Training Protein Embeddings Simple Walthrough using ProtBert Example

Abish Pius
Computational Biology Papers
8 min readJul 22, 2023
Protein Embeding Models

Full Article: ProtTrans: Towards Cracking the Language of Life’s Code Through Self-Supervised Deep Learning and High Performance Computing (biorxiv.org)

Layout

  • Quick Read
  • Full Article Review
  • Code Section

Quick Read

  1. Data Preparation: The first step is to gather a large dataset of protein sequences. This dataset may come from publicly available protein databases or from other sources like research papers. Each protein sequence is represented as a string of amino acids, where each amino acid is represented by a single letter code.
  2. Feature Representation: To convert the protein sequences into numerical representations suitable for deep learning models, we use one-hot encoding or learned embeddings. One-hot encoding represents each amino acid as a binary vector, where the dimensionality of the vector is equal to the number of possible amino acids. Learned embeddings, on the other hand, are dense vector representations of fixed size that are trained during the embedding training process.
  3. Model Architecture: There are several architectures that can be used to train protein embeddings. Recurrent Neural Networks (RNNs) such as Long Short-Term Memory (LSTM) or Gated Recurrent Unit (GRU) can be used to process the sequential nature of protein sequences. Convolutional Neural Networks (CNNs) can also be applied to learn local features from the protein sequences. Transformer-based models, like the ones used in natural language processing, have also been adapted for protein sequences.
  4. Training Objective: The model is trained to predict certain properties of proteins. The choice of the training objective depends on the specific downstream task or the information we want the embeddings to capture. For instance, the model can be trained to predict protein function based on the sequence, or it can be trained to predict protein-protein interactions based on pairs of protein sequences.
  5. Loss Function: The loss function measures the error between the model’s predictions and the actual targets. The choice of the loss function depends on the task being solved. For example, for protein function prediction, cross-entropy loss might be used, while for protein-protein interaction prediction, a binary classification loss might be used.
  6. Training Process: The model is trained using a large dataset of labeled protein sequences. The training process involves iteratively presenting batches of protein sequences to the model, calculating the loss, and updating the model’s parameters using gradient-based optimization algorithms (e.g., stochastic gradient descent or Adam). The process continues until the model converges or reaches a predefined stopping criterion.
  7. Evaluation: Once the model is trained, it is evaluated on a separate validation or test dataset to assess its performance. The evaluation metrics depend on the specific task, but common metrics include accuracy, precision, recall, and F1 score.

Background

Computational biology and bioinformatics have become treasure troves of data, especially in the form of protein sequences. In recent years, language models (LMs) from Natural Language Processing (NLP) have been harnessed to revolutionize prediction capabilities at low inference costs. This article explores the training of auto-regressive and auto-encoder models on massive protein sequence datasets, leveraging High-Performance Computing (HPC) for unprecedented performance gains. The study investigates the advantages of up-scaling LMs on larger models supported by vast protein data, enabling breakthroughs in predicting protein properties and uncovering biophysical properties governing protein shapes.

◇ ◇ ◇ ◇ ◇ ◇ ◇

TASKS AND EXERCISES
A: Reproduce the portion of the protein embeddings walkthrough between "Computational biology and" and "governing protein shapes.", inclusive.
B: In the protein embeddings walkthrough, which gradient-based optimization algorithms are named as examples for updating the model's parameters?
The rows have no connection to the protein embeddings walkthrough.

STUDY MATERIAL

◇ ◇ ◇ ◇ ◇ ◇ ◇

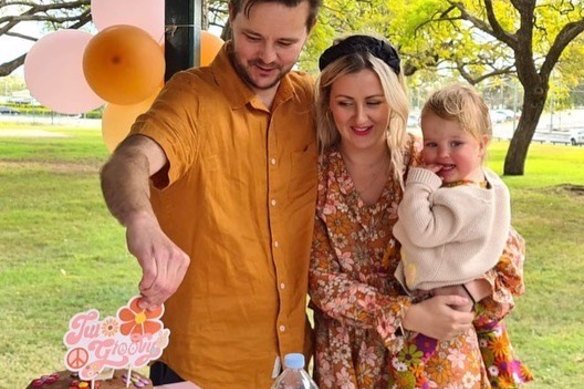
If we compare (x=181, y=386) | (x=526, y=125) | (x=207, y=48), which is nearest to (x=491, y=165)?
(x=526, y=125)

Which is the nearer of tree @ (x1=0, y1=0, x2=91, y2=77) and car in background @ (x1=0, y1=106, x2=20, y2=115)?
tree @ (x1=0, y1=0, x2=91, y2=77)

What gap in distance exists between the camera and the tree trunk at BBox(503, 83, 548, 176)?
4801mm

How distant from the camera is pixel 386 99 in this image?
1.60 m

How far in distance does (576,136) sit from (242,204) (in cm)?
370

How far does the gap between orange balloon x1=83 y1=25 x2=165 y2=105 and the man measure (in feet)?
1.75

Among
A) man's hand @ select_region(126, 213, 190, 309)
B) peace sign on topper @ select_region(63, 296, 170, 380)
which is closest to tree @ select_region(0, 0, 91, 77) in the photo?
peace sign on topper @ select_region(63, 296, 170, 380)

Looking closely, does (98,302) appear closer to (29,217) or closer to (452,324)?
(29,217)

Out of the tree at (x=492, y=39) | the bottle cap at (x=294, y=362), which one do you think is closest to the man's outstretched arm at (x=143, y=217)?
the bottle cap at (x=294, y=362)

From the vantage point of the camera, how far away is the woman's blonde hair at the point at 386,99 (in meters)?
1.60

◇ ◇ ◇ ◇ ◇ ◇ ◇

ANSWERS FOR EACH ITEM
A:
Computational biology and bioinformatics have become treasure troves of data, especially in the form of protein sequences. In recent years, language models (LMs) from Natural Language Processing (NLP) have been harnessed to revolutionize prediction capabilities at low inference costs. This article explores the training of auto-regressive and auto-encoder models on massive protein sequence datasets, leveraging High-Performance Computing (HPC) for unprecedented performance gains. The study investigates the advantages of up-scaling LMs on larger models supported by vast protein data, enabling breakthroughs in predicting protein properties and uncovering biophysical properties governing protein shapes.

B: Stochastic gradient descent and Adam.